▶ Given instruction: Reproduce the following records verbatim, line for line.
[Start]
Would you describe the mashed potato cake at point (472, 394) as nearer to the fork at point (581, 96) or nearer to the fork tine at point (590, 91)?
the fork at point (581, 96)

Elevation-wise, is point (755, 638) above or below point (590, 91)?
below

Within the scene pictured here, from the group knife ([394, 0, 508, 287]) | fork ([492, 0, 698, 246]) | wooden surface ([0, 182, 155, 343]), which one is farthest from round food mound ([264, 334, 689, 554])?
[End]
▶ Complete response:
Would you describe the mashed potato cake at point (472, 394) as nearer to the fork at point (581, 96) or nearer to the fork tine at point (590, 91)?
the fork at point (581, 96)

Elevation-wise, is point (755, 638) above or below point (590, 91)?
below

Within the scene pictured here, from the group knife ([394, 0, 508, 287]) | fork ([492, 0, 698, 246]) | wooden surface ([0, 182, 155, 343]), which one is farthest from round food mound ([264, 334, 689, 554])?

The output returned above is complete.